● **WHAT IS BEING ASKED**: Reproduce all entries precisely, down to the last character.
· · · ·
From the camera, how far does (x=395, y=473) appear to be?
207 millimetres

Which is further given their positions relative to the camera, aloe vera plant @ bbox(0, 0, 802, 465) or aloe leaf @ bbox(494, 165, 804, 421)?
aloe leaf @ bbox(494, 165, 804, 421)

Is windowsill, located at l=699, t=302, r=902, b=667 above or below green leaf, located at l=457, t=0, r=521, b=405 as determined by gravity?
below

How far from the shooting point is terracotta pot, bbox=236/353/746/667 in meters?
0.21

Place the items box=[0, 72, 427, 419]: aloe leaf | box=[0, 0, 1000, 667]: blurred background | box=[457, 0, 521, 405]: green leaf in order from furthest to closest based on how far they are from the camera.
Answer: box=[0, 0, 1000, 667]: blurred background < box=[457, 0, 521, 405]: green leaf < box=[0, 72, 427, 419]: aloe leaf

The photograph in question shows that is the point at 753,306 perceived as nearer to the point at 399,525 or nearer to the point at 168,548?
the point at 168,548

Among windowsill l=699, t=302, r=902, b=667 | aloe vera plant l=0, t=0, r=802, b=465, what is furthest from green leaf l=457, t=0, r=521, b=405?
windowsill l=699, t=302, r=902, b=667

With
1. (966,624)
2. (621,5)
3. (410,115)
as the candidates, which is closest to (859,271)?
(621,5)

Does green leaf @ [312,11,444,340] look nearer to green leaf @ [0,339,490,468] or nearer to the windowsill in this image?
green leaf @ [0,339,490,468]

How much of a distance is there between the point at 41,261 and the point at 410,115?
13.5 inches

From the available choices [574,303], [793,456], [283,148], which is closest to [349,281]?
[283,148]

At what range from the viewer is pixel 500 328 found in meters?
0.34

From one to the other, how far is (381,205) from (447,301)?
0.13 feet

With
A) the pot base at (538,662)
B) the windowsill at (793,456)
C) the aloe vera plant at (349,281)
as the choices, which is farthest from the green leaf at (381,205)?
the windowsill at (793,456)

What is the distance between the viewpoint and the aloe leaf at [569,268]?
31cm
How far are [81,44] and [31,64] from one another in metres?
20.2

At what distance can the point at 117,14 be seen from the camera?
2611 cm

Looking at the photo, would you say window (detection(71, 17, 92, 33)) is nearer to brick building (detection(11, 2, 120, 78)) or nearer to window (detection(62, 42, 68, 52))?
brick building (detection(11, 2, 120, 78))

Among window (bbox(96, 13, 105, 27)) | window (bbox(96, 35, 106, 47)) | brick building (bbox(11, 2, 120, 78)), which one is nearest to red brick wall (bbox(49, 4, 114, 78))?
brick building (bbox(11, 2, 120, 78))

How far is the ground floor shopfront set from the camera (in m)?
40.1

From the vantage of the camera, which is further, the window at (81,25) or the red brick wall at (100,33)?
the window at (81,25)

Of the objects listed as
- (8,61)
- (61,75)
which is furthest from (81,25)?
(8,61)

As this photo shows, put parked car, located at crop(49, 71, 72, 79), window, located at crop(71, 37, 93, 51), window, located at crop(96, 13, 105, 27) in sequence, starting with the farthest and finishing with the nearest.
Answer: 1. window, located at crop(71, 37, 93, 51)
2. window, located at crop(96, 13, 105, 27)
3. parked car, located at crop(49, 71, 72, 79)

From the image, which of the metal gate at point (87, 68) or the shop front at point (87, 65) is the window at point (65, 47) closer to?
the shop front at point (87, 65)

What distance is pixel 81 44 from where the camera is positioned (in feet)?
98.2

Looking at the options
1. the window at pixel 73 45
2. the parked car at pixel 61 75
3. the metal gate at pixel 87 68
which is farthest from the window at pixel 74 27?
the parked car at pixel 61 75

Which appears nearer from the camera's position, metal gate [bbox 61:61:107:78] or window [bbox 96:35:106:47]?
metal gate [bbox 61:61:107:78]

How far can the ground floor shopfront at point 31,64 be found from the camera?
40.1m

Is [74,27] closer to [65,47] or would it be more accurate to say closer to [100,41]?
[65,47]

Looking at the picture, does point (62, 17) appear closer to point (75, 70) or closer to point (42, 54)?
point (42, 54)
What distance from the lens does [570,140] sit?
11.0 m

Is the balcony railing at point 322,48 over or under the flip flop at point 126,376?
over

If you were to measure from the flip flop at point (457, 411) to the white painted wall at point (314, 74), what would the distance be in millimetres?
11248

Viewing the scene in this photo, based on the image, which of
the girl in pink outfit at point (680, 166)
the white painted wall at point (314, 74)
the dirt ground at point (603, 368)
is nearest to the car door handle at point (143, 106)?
· · · ·
● **THE COMPLETED TASK**:
From the camera, how far does (x=395, y=473) appear to be?
207 millimetres

Which is further given their positions relative to the camera, aloe vera plant @ bbox(0, 0, 802, 465) or aloe leaf @ bbox(494, 165, 804, 421)?
aloe leaf @ bbox(494, 165, 804, 421)

Is windowsill, located at l=699, t=302, r=902, b=667 above or below green leaf, located at l=457, t=0, r=521, b=405 as determined by gravity?
below

How far from the shooting point is terracotta pot, bbox=236/353/746/667 in meters?
0.21

Place the items box=[0, 72, 427, 419]: aloe leaf | box=[0, 0, 1000, 667]: blurred background | box=[457, 0, 521, 405]: green leaf in order from furthest to closest based on how far they are from the camera.
Answer: box=[0, 0, 1000, 667]: blurred background < box=[457, 0, 521, 405]: green leaf < box=[0, 72, 427, 419]: aloe leaf

The photograph in question shows that is the point at 753,306 perceived as nearer to the point at 399,525 or nearer to the point at 168,548?
the point at 168,548

Among windowsill l=699, t=302, r=902, b=667 | aloe vera plant l=0, t=0, r=802, b=465, what is furthest from green leaf l=457, t=0, r=521, b=405?
windowsill l=699, t=302, r=902, b=667

With
1. (966,624)
2. (621,5)
3. (410,115)
as the candidates, which is closest to (859,271)?
(621,5)

Does green leaf @ [312,11,444,340] look nearer to green leaf @ [0,339,490,468] or nearer to the windowsill in this image?
green leaf @ [0,339,490,468]

How much of a distance is there between the point at 41,261 and the point at 410,115?
13.5 inches

From the available choices [574,303], [793,456], [283,148], which is closest to [349,281]?
[283,148]

At what range from the viewer is pixel 500 328 found in meters?
0.34

From one to the other, how far is (381,205) from (447,301)?
0.13 feet

With
A) the pot base at (538,662)
B) the windowsill at (793,456)
C) the aloe vera plant at (349,281)
as the choices, which is farthest from the green leaf at (381,205)?
the windowsill at (793,456)

What is the distance between the viewpoint and the aloe leaf at [569,268]?
31cm
How far are [81,44] and [31,64] from one another in metres?
20.2

At what distance can the point at 117,14 be seen from the camera?
2611 cm

Looking at the photo, would you say window (detection(71, 17, 92, 33)) is nearer to brick building (detection(11, 2, 120, 78)) or nearer to window (detection(62, 42, 68, 52))?
brick building (detection(11, 2, 120, 78))

Among window (bbox(96, 13, 105, 27)) | window (bbox(96, 35, 106, 47)) | brick building (bbox(11, 2, 120, 78)), which one is nearest to red brick wall (bbox(49, 4, 114, 78))?
brick building (bbox(11, 2, 120, 78))

How far is the ground floor shopfront set from the camera (in m)?
40.1

From the vantage of the camera, which is further, the window at (81,25) or the red brick wall at (100,33)?
the window at (81,25)

Of the objects listed as
- (8,61)
- (61,75)
which is furthest from (81,25)?
(8,61)

As this photo shows, put parked car, located at crop(49, 71, 72, 79), window, located at crop(71, 37, 93, 51), window, located at crop(96, 13, 105, 27) in sequence, starting with the farthest and finishing with the nearest.
Answer: 1. window, located at crop(71, 37, 93, 51)
2. window, located at crop(96, 13, 105, 27)
3. parked car, located at crop(49, 71, 72, 79)

From the image, which of the metal gate at point (87, 68) or the shop front at point (87, 65) is the window at point (65, 47) closer to?
the shop front at point (87, 65)

What distance is pixel 81 44 from where the camera is positioned (in feet)?
98.2

Looking at the options
1. the window at pixel 73 45
2. the parked car at pixel 61 75
3. the metal gate at pixel 87 68
which is farthest from the window at pixel 74 27?
the parked car at pixel 61 75

Which appears nearer from the camera's position, metal gate [bbox 61:61:107:78] or window [bbox 96:35:106:47]?
metal gate [bbox 61:61:107:78]

How far can the ground floor shopfront at point 31,64 be found from the camera?
40.1m

Is [74,27] closer to [65,47] or would it be more accurate to say closer to [100,41]?
[65,47]

Looking at the picture, does point (62, 17) appear closer to point (75, 70) or closer to point (42, 54)?
point (42, 54)
What distance from the lens does [570,140] sit?
11.0 m

Is the balcony railing at point 322,48 over or under the flip flop at point 126,376?
over

If you were to measure from the flip flop at point (457, 411) to the white painted wall at point (314, 74), what would the distance be in millimetres?
11248

Viewing the scene in this photo, based on the image, which of
the girl in pink outfit at point (680, 166)
the white painted wall at point (314, 74)
the dirt ground at point (603, 368)
is nearest to the car door handle at point (143, 106)?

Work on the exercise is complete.